A raging torrent of muddy water swept past Tuscaloosa, completely submerging three closely spaced locks and dams. In the previous 32 hours, eight inches of rain had fallen and added to the already swollen river. University of Alabama President W. S. Wyman wrote that, “On April 16 there occurred the highest and most violent flood on the Black Warrior River ever known.” Fortunately, most of the city at that time sat safely above the water, and no lives were lost. There were other great floods, such as those of 1874, 1892, and 1979, but the spring flood of 1900 topped them all.
The Black Warrior is a major river in Central and West Alabama. It flows into the Tombigbee at Demopolis and extends through Tuscaloosa and into Jefferson County, where it branches into the Sipsey, Mulberry, and Locust Forks. It is 169 river miles in length, with a drainage basin that includes parts of 15 counties. In the Tuscaloosa area, North River and Hurricane Creek are major tributaries.
In the past, some considered it to be two separate rivers—the Black Warrior upstream from Tuscaloosa and the Warrior downstream. It has been said this was an attempt to increase spending for improvements, since Congress once appropriated funds on a per river basis. However, from the point of view of “fluvial geomorphology,” the science of how streams shape and are shaped by their surroundings, it could indeed be considered two rivers.
Above Tuscaloosa, the Black Warrior flows through the Appalachian Plateau. For countless millennia, the river has slowly cut through layers of bedrock to create a stable channel with a relatively narrow floodplain.
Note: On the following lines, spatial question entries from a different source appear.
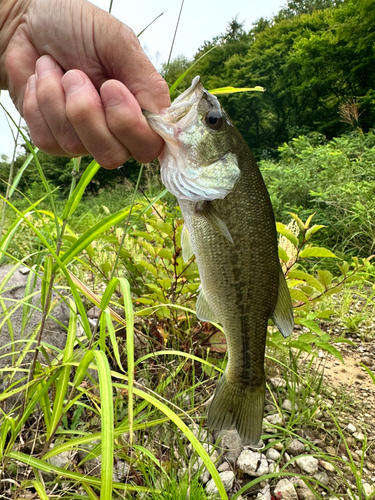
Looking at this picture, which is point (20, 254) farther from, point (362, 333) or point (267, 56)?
point (267, 56)

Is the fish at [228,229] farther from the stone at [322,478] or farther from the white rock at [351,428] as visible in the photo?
the white rock at [351,428]

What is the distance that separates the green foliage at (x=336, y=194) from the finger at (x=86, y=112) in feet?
11.6

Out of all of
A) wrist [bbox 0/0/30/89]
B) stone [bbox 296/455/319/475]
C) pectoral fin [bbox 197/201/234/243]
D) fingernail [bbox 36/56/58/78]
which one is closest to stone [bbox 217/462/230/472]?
stone [bbox 296/455/319/475]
In many areas, it is lined with cliffs and bluffs. Before navigation locks were built, there were numerous shoals and waterfalls.
Below Tuscaloosa lies the Coastal Plain, an area of little if any erosion resistant bedrock. There the river has created a broad flat floodplain. Like a slow-moving snake, the channel constantly changes position or meanders, eroding the outside of bends, while on the inside depositing sandbars that eventually become riverbanks. When bends expand too far, the river reroutes on a shorter path leaving channel remnants that become oxbow lakes and, eventually, swamps. Locally some of these include Snag, Moon, and Big Lakes near Fosters and Touson, Keaton, and Hull Lakes near Moundville. As oxbows slowly silt up they support cypress, tupelo gum, and other rooted vegetation, creating features such as Moody and Englewood Swamps.
For most of the 19th century, Tuscaloosa was the head of navigation. Beginning in the 1890s, 11 locks were eventually built, making the entire Black Warrior navigable. All but one were built with locally quarried Pottsville sandstone. These structures were known as Locks 7 through 17. By the second half of the 20th century, the original locks were replaced with four high-lift locks, three located in Tuscaloosa County.
Despite extensive modification, the Black Warrior and its tributaries are still home to a great variety of aquatic life. Recently, at least 130 species of fish have been documented, as well as 36 species of freshwater mussels (three times that found in all of Europe). It has been conjectured that these large numbers are due to a variety of habitats, long term geological stability, and a lack of glaciers during the Ice Ages.
Central and West Alabama receive about 50 inches of rainfall annually, resulting in an average runoff of about a million gallons per day per square mile of watershed. As a result, the average flow in the Black Warrior at Tuscaloosa is almost 8000 cubic feet per second, or about five billion gallons per day, more than enough for operating the locks and dams, generating power at three hydroelectric plants, and a number of other uses.
For thousands of years, people from ancient Native Americans to today’s population have utilized the Black Warrior River. The river and its tributaries continue to serve as wildlife habitat while providing water, transportation, food, recreation, and power for more than a million people—almost a quarter of all Alabamians.